De man mocht naar huis. De rechter had gezegd: zolang je geloof bestaat uit een aantal meningen en overtuigingen , die je er thuis en in kleine kring op nahoudt, is er voor de staat en de samenleving niets aan de hand. Maar zodra je christen-zijn daad-werkelijk kritisch wordt en vaststaande patronen en vanzelfsprekende waarden en gedragingen gaat ondermijnen, kijk, dan kom je in de positie van de eerste christenen in het Romeinse Rijk terecht, aan wie Petrus zijn brief schreef.
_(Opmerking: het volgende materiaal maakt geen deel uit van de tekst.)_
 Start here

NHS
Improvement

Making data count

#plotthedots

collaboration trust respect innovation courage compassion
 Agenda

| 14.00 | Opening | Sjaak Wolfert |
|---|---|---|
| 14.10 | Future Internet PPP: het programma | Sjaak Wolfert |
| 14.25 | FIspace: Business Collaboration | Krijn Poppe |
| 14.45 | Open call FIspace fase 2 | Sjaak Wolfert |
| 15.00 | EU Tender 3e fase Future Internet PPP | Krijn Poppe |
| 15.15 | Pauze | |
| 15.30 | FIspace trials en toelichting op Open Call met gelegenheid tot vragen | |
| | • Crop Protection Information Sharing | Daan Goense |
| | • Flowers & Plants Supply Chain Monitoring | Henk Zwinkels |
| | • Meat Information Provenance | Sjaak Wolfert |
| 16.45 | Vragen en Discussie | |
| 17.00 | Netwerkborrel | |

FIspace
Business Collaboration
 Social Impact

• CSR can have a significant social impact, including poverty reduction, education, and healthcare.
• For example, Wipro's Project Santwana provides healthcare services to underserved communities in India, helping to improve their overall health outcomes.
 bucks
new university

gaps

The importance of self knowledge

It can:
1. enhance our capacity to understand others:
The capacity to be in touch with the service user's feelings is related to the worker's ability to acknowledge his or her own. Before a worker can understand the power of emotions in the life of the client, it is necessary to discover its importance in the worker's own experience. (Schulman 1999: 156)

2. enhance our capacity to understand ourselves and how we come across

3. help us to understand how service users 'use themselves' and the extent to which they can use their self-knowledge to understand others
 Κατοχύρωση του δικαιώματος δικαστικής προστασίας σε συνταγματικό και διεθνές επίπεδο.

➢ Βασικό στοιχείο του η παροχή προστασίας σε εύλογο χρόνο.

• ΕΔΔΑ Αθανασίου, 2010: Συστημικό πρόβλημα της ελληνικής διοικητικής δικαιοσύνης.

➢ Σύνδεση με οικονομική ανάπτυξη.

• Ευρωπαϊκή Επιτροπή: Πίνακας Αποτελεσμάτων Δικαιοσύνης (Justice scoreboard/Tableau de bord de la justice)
Dan word je uitgekotst en geminacht en dan is de navolging van Christus geen rustpunt, maar een vertrekpunt.
Wij leven in onze situatie en wellicht hebben wij ons veel te veel geconformeerd aan wat mén vindt, denkt en doet en steekt daarom ook ons christen-zijn zo bleekjes af tegenover andere religies, overtuigingen en leefstijlen. Laat het verhaal van de vrijgesproken christen ons een beetje wakker mogen schudden en ons afhelpen van ons al te zelfgenoegzaam beeld van ons christen-zijn en laten we met durf en creativiteit onbegaanbare wegen zoeken en bewandelen, want de weg van de Heer is door de zee en Zijn pad door de wildernis. Het woord is aan jou, aan u, aan jullie.